Nur auf den ersten Blick scheint das - frisch veröffentlichte - Hyperlight Ex ein Twin Stick-Shooter zu sein. Geballert wird hier, von unserer Seite aus, aber höchst selten. Nämlich nur für ein paar mickrige Sekunden, wenn wir ein entsprechendes Extra aufsammeln. Die meiste Zeit über rammen wir in diesem Spiel die Gegner mit aktivierbarer Lichtgeschwindigkeit zu Sternenstaub. Solange unsere "Faster Than Light"-Energieleiste noch was hergibt.

Neben feindlichen Standard-Schiffen setzen uns Geschütztürme, aggressive Drohnen, Deflektoren (die das eigene Raumschiff eine Weile unkontrolliert in eine Richtung befördern), als auch dicke Brummer zu, die eine Laserwand hinter sich herziehen - wie einst die ikonischen Lichträder aus Tron - und uns somit auf gefährliche Art und Weise den Platz rauben. Dazu kommen Gegner, die uns bei Kontakt die überlebenswichtige Energieleiste absaugen. Ist die verbraucht, können wir nicht mehr auf Kollisionskurs gehen. Abhilfe schaffen einige Extras, die immer wieder mal im Raum auftauchen und rechtzeitig aufgeklaubt werden wollen, bevor sie wieder verschwinden. Neben der wichtigen Energie für die Hyperlichtgeschwindigkeit sind das auch aktivierbare Suchraketen, Laserbarrieren, freundliche Dronen und Geschütztürme, aber auch nützliche Schilde und Bomben, die bei Kontakt hochgehen. Der Arcade-Modus von Hyperlight Ex bietet sechszehn Stages, verteilt auf vier Welten - dank einer gut funktionierenden Lernkurve können wir uns nach und nach mit immer neuen Hindernissen vertraut machen. Aber schon auf halbem Wege hat das Spiel den Status "bockschwer" erreicht. Spätestens die Endbosse einer jeden Welt können nicht ganz so versierte Spieler in die Verzweiflung treiben. Da sie zu mächtig sind, um mit bloßen Ramm-Attacken aus dem Weg geräumt zu werden, müssen sie mit Laserbarrieren kurzzeitig inaktiv geschaltet werden. Knifflig. Das Spiel schafft dabei allerdings das Kunststück, nie wirklich frustrieriend zu werden. Auch wenn's im späteren Verlauf schwierig wird, wirkt es stets machbar: Die Motivation, es ständig neu zu versuchen, ist permanent vorhanden.

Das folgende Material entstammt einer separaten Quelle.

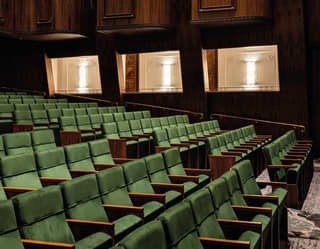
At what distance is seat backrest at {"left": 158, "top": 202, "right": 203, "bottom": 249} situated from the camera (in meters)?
0.45

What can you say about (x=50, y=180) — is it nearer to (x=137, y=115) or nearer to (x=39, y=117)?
(x=39, y=117)

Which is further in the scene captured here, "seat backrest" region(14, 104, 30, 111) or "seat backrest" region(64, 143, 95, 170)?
"seat backrest" region(14, 104, 30, 111)

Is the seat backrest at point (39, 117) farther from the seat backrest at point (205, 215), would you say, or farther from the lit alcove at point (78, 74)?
the lit alcove at point (78, 74)

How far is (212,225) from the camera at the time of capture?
562mm

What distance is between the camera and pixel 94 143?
1.01 metres

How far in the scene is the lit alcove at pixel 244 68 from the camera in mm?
2545

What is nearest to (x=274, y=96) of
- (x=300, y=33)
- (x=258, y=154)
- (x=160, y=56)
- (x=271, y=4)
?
(x=300, y=33)

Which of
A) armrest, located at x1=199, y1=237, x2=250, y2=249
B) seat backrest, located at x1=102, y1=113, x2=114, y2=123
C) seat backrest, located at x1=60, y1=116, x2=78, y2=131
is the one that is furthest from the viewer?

Neben der Quasi-Kampagne wartet hier auch noch ein guter Endlos-Modus, der von Minute zu Minute seinen Schwierigkeitsgrad hochschraubt. Oder ihr versucht euch gleich an "Panic": Dabei steuern wir unsere Einheit mit den Neigungsssensoren des 3DS und müssen vollkommen auf die Hyperlichtgeschwindigkeit verzichten. Dieser Hardcore-Modus ist ein Fall für absolute Profis. Zweifelsohne.

FAZIT:

Hyperlight Ex hat ein paar echte adrenalingeschwängerte Momente. Nämlich immer dann, wenn es hektisch wird, und mir meine Energie zur Neige geht, um alles um mich herum zu Klump zu rammen. Wenn ich dann noch, wie wahnwitzig, durch die Horden an Gegnern steuere, um mit der (stufenlosen Analogsteuerung) an ein paar Extras zu kommen ... und letztlich irgendwie überlebe, dann fühlt sich das Spiel großartig an. Oder die richtig guten Bosskämpfe: bereits in der zweiten Welt bringen einem die großen Obermotze ganz schön ins Schwitzen. Technisch einwandfrei und mit einer verdammt präzisen Steuerung gesegnet, macht dieser Geschicklichkeits-Test auch nach so einigen Tagen noch ordentlich Laune. Auf Dauer geht dem Spiel natürlich ein wenig die Puste aus, weil es dann doch nicht genug Abwechslung bietet. Aber für die Viertelstunde zwischendurch erfüllt Hyperlight Ex seinen Zweck. Ordentliches Futter für Arcade-Fans und Shooter-Veteranen.